Report, in full, each line of the items below that contains the word "jacket". Case counts, so a line matches only if its capitals and lowercase letters agree with the given word.

Provided records:
— Start —
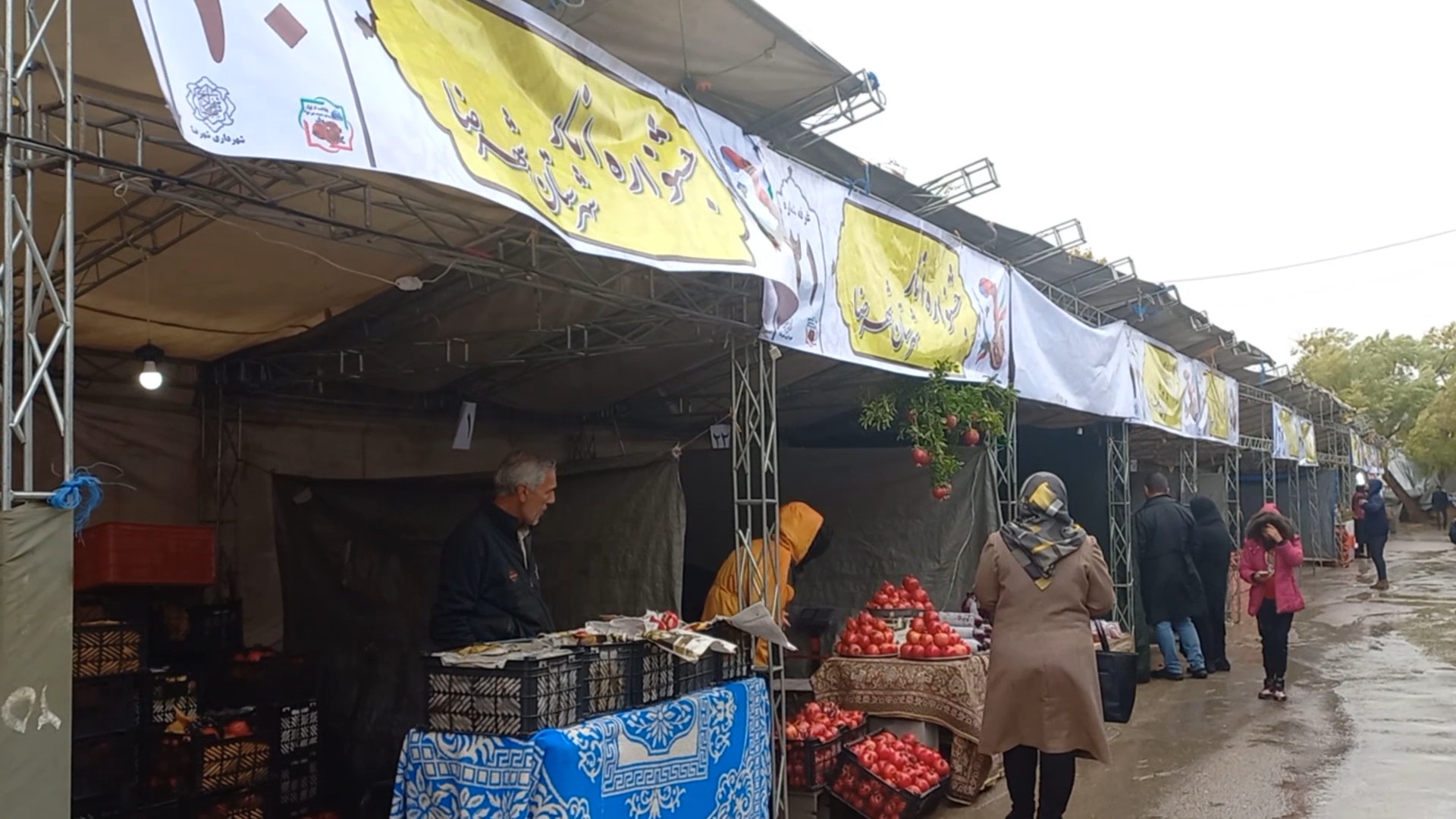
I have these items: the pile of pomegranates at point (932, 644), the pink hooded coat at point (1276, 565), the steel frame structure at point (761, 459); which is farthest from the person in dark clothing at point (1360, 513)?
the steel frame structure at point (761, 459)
— End —
— Start —
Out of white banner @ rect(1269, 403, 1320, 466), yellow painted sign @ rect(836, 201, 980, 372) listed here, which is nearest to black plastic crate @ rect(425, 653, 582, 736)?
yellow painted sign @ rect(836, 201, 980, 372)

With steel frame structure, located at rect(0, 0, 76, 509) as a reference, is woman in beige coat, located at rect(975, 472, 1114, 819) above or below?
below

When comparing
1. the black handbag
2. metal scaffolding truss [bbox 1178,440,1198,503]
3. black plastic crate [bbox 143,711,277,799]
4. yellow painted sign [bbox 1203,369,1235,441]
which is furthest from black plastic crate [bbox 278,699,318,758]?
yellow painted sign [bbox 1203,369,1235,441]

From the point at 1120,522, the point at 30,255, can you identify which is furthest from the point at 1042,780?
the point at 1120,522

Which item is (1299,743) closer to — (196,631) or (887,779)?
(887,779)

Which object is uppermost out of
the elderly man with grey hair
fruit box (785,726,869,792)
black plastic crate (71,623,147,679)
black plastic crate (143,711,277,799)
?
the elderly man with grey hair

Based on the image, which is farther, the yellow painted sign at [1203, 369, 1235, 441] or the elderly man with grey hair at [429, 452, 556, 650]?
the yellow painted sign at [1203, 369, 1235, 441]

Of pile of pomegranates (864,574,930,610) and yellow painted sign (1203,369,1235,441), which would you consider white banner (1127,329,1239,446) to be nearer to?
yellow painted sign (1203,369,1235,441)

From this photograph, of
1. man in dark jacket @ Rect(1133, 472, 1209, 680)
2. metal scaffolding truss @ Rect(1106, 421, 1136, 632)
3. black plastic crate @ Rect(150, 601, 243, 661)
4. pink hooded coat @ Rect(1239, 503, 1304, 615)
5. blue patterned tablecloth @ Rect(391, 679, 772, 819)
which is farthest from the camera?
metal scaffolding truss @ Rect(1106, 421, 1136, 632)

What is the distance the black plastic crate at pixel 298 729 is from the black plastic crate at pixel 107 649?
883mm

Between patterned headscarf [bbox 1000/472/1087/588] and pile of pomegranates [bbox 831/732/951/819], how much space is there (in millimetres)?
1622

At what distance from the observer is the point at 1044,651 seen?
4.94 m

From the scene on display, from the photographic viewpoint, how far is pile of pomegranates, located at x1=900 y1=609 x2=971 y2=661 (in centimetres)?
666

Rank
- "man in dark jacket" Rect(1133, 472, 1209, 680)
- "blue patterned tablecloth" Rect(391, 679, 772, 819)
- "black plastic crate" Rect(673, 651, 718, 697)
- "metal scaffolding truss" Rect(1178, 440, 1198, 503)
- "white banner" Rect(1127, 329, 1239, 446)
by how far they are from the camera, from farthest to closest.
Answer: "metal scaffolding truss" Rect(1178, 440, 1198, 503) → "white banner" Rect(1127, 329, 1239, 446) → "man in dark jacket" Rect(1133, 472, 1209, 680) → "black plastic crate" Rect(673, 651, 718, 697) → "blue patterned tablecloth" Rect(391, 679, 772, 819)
— End —
Answer:
1. man in dark jacket @ Rect(1133, 472, 1209, 680)
- "man in dark jacket" Rect(1133, 472, 1209, 680)
Answer: "metal scaffolding truss" Rect(1178, 440, 1198, 503) → "white banner" Rect(1127, 329, 1239, 446) → "man in dark jacket" Rect(1133, 472, 1209, 680) → "black plastic crate" Rect(673, 651, 718, 697) → "blue patterned tablecloth" Rect(391, 679, 772, 819)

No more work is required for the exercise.